# Linear Regression: Finding the Best of the Best (Lines of Fit)
In this short notebook, we will demonstrate a simple simple supervised technique for finding trends in data.

Regression models in general seek relationships between an independent variable and some number of dependent variables. Notably, only continuous Linear regression models are a subset which assume that said relationship is linear in nature, that is, it is of the form $ y = mx + b $. It is the goal to estimate and optimize parameters $ m $ and $ b $ such that overall error (which can be quantified by one of several methods) is minimized. 

There are two main types: 

(1) Simple: entails only one independent variable ($x$). 
(2) Multiple: entails any number of independent variables greater than one. 

To start, this tutorial will focus on (2). Let's begin. 

### A Little Housekeeping
We will first import all dependencies and set up our programming environment. 

In [1]:
# Reset the workspace, forcibly deleting all existing variables 
%reset -f

In [None]:
import pandas as pd 
import numpy as np
import datetime as dt
import matplotlib.pyplot as plt
import matplotlib.ticker as plticker
from matplotlib.dates import DateFormatter, AutoDateFormatter
from sklearn import preprocessing

%matplotlib inline

### Importing the Data
Linear regression can be performed on any dataset, regardless of whether a clear upward or downward trend can be extrapolated. However, for the sake of demonstration, we will choose a set which does have a clear trend. 

Thus we'll be using a straightforward set of all-time historical stock data for Merck & Co (MRK). Our set includes years 1970 to 2020, during which time this stock has enjoyed a substantial increase in value. It was first listed on the Down Jones Industrial Average in 1979. Source: Yahoo Finance (https://finance.yahoo.com/quote/MRK/history?p=MRK)

We'll first import the data to a Pandas dataframe, preview the first handful of rows, and print a few statistics in order to get a feel for the data. 

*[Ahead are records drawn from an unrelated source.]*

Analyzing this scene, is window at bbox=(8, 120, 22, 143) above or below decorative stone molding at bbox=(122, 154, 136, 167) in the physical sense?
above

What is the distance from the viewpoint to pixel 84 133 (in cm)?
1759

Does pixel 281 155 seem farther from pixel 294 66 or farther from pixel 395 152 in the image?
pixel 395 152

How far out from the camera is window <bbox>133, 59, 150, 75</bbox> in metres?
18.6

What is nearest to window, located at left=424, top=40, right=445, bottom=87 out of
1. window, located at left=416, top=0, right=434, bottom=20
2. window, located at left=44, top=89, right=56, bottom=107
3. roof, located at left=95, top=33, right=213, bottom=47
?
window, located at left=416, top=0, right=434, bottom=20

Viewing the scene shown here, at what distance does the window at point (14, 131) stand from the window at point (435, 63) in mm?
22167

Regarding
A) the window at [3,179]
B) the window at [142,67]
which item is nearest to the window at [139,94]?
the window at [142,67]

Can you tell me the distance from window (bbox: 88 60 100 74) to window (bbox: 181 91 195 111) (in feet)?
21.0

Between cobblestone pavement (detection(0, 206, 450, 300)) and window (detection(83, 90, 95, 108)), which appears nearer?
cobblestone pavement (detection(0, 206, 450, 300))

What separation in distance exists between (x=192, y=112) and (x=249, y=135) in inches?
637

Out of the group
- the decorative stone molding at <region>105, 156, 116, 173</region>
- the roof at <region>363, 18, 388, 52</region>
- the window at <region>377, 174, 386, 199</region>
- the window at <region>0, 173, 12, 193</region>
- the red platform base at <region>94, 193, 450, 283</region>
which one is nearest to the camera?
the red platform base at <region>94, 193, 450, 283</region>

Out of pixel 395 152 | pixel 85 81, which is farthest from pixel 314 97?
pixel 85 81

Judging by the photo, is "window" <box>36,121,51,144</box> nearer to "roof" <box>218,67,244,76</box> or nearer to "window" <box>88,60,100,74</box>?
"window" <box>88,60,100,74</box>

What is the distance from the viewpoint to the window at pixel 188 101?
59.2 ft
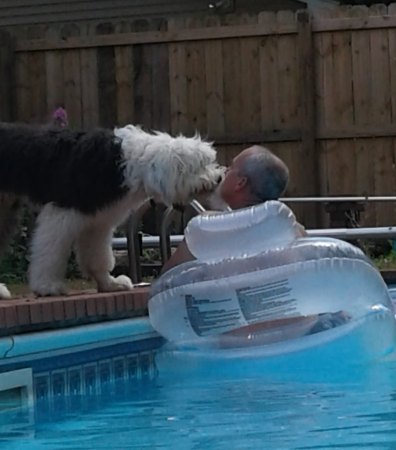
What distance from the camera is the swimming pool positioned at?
12.8ft

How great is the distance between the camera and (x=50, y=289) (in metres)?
5.68

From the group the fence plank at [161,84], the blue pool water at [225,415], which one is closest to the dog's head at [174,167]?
the blue pool water at [225,415]

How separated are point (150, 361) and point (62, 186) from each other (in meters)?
0.92

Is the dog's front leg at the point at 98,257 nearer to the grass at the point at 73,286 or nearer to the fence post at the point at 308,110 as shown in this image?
the grass at the point at 73,286

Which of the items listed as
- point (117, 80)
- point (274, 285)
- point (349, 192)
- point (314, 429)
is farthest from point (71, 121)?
point (314, 429)

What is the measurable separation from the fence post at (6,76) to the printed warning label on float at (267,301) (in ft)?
21.6

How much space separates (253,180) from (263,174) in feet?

Please note that the file, which is .csv format, will be saved in a directory named 'Data.'

In [None]:
df = pd.read_csv('Data/MRK.csv',
                parse_dates=['Date'])

df.head()

We can also check the data types of each column:

In [None]:
df.dtypes

Importantly, note that the type of entries in the 'Date' field are of type datetime64[ns]. This is NumPy's functional equivalent of Python's builtin datetime function. datetime64[ns] encodes dates as 64-bit integers, which are very compact and good for vectorization. [ns] is a format code that specifies precision to the nanosecond. 

In [None]:
print('Dataframe shape:', df.shape)
print('Number of data examples:', df.shape[0])
print('Number of data features:', df.shape[1])
print('Number of dimensions:', df.ndim)

Because it may be time costly to plot almost 13,000 points, we will take every fifth data point and omit all others. The overall trend and result of our regression analysis will end up essentially the same. 

In [None]:
df = df.iloc[::5, :] # Include every fifth row
print('Dataframe shape:', df.shape)
print('Number of data examples:', df.shape[0])
print('Number of data features:', df.shape[1])
print('Number of dimensions:', df.ndim)

We should also check for missing values. There are none, as evidenced by the code below:

In [None]:
print('Presence of Any Missing Value, by Column: \n')
print(df.isnull().any(), '\n')

print('Just to Confirm - Sum of Missing Values, by Column: \n')
print(df.isnull().sum())

It can also be useful to display summary statistics. 

In [None]:
df.describe()

In [None]:
df.index

They say a picture is worth a thousand words. We'll now visualize the data using matplotlib, which can easily pull information from a Pandas dataframe. 

A small caveat is that the independent (x) and dependent (y) variables must be specified in order to use the df.plot() function. For that, it is trivially easy to simply look at the column headers displayed in df.head(). 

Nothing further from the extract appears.